Ahh, the Victorians, such a dichotomous group of people. They wanted to raise money for the poor but only if they didn’t have to see them; they would have spouses and children while walking down the block to have a dalliance or two (sometimes with someone of the same gender *gasp*). Many Victorians even had double lives – The Picture of Dorian Gray exemplifies this quite well. They wanted to have their cake and eat it too, but only if it was behind closed doors.

Yet, many double standards for women still exist because of this group of people. A weeping woman is a monster. So too is a fat woman, a horny woman, a woman shrieking with laughter. Women who are one or more of these things have heard, or perhaps simply intuited, that we are repugnantly excessive, that we have taken illicit liberties to live with abandon. It is the age-old problem women face, they can either be the angel or the monster, Mary or Eve, the madwoman in the attic or Jane Eyre.

Too Much: How Victorian Constraints Still Bind Women Today is a critical cry against white, heteronormative propriety and a culture that prizes only masculine profusion. It encourages women to reconsider the beauty of their excess—emotional, physical, and spiritual—in order to wrest power from these man-made boundaries. An erstwhile Victorian scholar, Rachel Vorona Cote makes parallels between the era’s fixation on women’s “hysterical” behavior and our modern policing of the same; in the space of her writing, you’re as likely to encounter Jane Eyre and Lizzy Bennett as you are Britney Spears and Lana Del Rey. She braids cultural criticism, theory, and storytelling together in her exploration of how culture grinds away our bodies, souls, and sexualities, forcing us into smaller lives than we desire (inside flap summary).

“A fascinating exploration of how literature and pop culture have constructed (and exploded) our expectations of modern womanhood, this book is as gloriously defiant as the women it profiles.” Review by Robin Wasserman

No “Goblin Market” but Still Some Wholesome Fun!

Drawing from letters, contracts, and other archival material, Linda Peterson details the careers of various women authors from the Victorian period. Some adopted the practices of their male counterparts and wrote for periodicals before producing a best-seller; others began in literary partnerships with their husbands and pursued independent careers later in life; and yet others wrote from obscure parsonages or isolated villages, hoping an acclaimed novel might spark a meteoric rise to fame. Peterson considers these women authors’ successes and failures–the critical esteem that led to financial rewards and lasting reputations, as well as the initial successes undermined by publishing trends and pressures.

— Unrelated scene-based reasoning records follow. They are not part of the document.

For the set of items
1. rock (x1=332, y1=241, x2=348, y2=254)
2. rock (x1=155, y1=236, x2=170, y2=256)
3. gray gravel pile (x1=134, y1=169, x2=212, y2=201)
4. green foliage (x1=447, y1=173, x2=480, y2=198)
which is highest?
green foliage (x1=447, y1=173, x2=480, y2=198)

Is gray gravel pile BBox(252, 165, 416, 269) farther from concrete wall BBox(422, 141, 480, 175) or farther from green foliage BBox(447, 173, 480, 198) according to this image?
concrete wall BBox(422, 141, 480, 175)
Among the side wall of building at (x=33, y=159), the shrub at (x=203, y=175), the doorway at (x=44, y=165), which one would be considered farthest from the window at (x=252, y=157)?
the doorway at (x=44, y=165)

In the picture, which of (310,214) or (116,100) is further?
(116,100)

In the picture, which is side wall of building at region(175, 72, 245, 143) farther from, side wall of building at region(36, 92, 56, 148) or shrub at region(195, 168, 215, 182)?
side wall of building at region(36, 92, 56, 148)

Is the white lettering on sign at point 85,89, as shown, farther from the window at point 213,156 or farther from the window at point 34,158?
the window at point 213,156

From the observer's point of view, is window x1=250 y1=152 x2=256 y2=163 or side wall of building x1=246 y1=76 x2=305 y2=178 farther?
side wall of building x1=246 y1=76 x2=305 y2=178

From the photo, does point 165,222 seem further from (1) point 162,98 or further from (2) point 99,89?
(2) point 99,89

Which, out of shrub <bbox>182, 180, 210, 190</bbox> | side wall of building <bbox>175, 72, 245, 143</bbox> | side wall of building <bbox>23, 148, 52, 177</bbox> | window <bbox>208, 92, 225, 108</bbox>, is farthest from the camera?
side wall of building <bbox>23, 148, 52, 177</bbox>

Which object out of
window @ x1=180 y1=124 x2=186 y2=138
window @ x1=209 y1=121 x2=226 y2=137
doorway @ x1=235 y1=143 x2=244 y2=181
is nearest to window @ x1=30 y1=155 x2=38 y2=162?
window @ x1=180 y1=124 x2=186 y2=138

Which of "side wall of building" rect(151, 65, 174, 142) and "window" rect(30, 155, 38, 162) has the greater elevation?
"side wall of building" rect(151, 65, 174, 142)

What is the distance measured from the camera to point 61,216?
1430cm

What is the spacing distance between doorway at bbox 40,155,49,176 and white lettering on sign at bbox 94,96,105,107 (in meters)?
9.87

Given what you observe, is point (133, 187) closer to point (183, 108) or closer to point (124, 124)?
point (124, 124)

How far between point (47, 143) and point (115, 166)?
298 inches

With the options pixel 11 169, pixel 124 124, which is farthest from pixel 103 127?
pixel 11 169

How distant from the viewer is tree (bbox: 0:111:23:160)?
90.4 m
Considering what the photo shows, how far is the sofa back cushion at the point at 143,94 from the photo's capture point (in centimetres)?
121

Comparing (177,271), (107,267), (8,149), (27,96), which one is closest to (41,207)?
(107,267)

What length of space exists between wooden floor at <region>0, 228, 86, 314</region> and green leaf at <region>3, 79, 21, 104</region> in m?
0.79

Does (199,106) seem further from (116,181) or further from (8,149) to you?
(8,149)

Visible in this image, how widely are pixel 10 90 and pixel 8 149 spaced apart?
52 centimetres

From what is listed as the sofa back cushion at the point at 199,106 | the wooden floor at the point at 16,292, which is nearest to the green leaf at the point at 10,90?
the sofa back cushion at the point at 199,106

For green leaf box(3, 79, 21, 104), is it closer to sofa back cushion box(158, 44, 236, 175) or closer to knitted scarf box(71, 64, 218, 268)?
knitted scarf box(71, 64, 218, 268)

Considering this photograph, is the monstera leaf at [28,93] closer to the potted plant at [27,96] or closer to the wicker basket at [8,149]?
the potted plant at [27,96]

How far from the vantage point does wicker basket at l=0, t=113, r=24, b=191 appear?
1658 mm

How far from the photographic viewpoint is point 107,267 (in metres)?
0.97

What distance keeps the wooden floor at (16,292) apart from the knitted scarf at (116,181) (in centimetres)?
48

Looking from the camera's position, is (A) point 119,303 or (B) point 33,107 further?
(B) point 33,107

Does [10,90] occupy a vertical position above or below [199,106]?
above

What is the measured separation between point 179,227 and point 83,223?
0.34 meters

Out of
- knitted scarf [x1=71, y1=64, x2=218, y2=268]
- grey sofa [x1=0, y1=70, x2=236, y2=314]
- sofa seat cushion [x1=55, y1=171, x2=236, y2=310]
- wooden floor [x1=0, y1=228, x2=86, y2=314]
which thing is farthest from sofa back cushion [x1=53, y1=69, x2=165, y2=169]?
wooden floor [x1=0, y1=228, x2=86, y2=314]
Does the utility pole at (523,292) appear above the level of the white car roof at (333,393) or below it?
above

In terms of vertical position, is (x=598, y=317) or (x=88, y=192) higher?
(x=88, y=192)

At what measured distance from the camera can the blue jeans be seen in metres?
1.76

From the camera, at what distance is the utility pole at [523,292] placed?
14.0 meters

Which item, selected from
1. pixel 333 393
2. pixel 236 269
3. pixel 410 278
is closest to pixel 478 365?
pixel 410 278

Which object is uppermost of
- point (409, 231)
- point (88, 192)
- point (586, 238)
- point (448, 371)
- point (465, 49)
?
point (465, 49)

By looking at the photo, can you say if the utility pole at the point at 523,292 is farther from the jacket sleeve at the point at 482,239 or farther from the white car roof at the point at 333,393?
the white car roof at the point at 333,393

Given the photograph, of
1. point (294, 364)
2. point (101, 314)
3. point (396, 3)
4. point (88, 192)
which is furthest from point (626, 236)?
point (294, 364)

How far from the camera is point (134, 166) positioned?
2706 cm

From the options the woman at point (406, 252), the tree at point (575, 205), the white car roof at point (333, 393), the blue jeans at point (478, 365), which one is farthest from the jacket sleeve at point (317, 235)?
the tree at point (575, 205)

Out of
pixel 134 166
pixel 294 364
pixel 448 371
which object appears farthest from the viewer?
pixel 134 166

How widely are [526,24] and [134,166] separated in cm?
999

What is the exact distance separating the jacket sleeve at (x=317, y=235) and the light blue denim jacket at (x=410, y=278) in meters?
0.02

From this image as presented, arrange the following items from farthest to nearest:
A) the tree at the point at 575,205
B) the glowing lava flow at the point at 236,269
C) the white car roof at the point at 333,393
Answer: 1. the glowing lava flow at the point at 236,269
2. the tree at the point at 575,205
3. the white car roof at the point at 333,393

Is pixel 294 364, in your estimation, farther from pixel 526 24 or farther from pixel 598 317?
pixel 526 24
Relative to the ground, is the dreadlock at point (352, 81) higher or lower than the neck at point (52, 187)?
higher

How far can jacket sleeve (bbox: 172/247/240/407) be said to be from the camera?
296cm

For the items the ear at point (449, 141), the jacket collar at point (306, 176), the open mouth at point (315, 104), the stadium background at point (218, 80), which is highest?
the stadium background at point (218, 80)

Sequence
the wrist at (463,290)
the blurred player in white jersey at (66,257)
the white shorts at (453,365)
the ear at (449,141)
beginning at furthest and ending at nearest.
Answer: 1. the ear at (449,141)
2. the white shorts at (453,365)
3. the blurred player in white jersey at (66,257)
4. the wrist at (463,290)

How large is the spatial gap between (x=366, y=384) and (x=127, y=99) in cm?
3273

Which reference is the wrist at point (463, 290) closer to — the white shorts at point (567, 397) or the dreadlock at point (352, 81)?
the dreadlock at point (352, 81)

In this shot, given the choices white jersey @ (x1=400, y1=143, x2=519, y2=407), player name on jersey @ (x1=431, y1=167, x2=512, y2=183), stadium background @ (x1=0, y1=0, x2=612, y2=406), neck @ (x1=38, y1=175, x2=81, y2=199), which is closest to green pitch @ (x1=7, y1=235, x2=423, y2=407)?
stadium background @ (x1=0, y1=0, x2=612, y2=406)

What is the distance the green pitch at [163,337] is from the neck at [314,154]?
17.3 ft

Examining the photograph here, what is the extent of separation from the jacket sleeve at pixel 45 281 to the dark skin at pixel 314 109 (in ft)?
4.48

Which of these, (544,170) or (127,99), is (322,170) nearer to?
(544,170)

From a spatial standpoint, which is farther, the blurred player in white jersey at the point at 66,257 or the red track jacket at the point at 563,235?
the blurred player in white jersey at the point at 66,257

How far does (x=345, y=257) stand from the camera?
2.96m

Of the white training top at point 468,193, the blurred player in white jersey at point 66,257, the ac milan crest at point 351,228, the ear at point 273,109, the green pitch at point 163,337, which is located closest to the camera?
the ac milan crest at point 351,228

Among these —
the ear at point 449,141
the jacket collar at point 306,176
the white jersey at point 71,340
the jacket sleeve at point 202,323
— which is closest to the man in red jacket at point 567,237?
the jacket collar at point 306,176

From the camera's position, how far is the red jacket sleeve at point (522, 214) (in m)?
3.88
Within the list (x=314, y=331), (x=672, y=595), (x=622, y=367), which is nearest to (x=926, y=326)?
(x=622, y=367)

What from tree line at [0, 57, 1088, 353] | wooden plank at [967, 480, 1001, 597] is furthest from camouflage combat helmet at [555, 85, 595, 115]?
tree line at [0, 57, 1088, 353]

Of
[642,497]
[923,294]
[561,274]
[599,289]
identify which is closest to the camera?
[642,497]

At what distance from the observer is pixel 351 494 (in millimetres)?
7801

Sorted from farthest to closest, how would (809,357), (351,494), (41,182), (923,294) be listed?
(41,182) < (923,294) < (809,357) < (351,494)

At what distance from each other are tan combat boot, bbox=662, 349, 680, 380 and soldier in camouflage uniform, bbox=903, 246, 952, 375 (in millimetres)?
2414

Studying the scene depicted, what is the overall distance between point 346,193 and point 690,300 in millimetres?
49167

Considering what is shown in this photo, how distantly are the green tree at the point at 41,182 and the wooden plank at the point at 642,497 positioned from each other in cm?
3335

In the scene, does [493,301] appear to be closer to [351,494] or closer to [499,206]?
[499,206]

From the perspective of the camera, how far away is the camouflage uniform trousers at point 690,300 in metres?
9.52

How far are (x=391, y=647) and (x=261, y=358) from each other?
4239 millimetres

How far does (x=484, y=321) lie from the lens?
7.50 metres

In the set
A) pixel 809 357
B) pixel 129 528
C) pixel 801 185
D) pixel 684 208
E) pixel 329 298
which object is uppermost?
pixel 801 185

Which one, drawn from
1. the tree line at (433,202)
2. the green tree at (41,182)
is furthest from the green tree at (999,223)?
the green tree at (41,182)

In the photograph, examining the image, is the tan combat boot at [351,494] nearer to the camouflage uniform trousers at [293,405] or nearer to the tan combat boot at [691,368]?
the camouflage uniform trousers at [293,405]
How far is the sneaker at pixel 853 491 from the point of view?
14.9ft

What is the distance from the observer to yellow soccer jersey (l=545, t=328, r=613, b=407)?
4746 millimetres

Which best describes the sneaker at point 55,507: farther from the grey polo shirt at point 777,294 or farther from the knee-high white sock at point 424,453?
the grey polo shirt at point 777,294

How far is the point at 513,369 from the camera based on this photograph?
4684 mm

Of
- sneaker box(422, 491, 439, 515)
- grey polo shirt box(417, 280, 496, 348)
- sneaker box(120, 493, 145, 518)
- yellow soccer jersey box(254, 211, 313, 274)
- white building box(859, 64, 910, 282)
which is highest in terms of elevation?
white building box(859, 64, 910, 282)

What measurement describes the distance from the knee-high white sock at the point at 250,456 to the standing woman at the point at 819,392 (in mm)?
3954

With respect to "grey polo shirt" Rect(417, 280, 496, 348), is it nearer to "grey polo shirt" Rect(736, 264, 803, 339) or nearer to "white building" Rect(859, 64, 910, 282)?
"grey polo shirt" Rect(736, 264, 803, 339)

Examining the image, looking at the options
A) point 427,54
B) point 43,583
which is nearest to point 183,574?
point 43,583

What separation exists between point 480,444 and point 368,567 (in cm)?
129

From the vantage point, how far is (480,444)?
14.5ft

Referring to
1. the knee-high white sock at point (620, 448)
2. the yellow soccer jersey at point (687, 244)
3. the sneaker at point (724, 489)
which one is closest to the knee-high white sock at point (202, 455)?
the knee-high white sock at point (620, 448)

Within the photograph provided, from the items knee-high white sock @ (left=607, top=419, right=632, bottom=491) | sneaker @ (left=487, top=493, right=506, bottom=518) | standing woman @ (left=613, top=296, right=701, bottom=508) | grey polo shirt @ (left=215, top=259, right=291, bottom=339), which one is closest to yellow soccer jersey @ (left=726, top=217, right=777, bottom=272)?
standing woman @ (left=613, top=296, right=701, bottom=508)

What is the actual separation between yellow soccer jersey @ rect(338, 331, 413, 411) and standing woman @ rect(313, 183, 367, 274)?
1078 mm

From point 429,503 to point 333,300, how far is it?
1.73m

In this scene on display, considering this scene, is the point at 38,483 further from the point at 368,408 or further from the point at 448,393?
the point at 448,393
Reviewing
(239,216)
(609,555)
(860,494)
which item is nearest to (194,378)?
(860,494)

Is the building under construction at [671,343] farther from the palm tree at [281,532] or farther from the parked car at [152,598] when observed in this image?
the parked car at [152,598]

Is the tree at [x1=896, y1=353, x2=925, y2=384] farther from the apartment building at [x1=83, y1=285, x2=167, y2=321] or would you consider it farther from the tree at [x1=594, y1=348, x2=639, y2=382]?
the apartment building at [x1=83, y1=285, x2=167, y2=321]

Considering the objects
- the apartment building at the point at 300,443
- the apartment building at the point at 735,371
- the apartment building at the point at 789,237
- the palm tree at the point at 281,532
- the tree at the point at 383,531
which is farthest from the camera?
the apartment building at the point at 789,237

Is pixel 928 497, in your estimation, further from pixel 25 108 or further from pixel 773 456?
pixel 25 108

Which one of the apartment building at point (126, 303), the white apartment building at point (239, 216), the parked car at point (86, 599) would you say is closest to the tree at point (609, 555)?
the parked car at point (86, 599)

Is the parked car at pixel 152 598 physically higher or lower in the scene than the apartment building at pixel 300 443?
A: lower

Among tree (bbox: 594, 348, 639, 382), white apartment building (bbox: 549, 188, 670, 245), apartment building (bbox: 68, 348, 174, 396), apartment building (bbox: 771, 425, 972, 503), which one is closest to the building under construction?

“For the case studies, I have chosen six women of letters whose careers reveal new possibilities for the professional woman author and whose commentaries on their literary lives reveal the obstacles they faced and the strategies by which they succeeded (partially, if not wholly). All professionally innovative, these women took different approaches to authorship — approaches determined in part by their historical moment, in part thrust upon them by the demands of the marketplace, in part adopted as expressions of highly personal values and contingencies. The case studies do not, as one of my readers noted, ’round up the usual suspects’ (though canonical figures appear frequently in this book); rather, I have focused on women whose literary innovations and public self-constructions are pivotal in the history of authorship. I alternate women whose lives were marked by professional success and literary esteem with lesser-known writers, famous in their day, uncanonical now, but nonetheless representative of important models of nineteenth-century authorship” (Peterson, 6).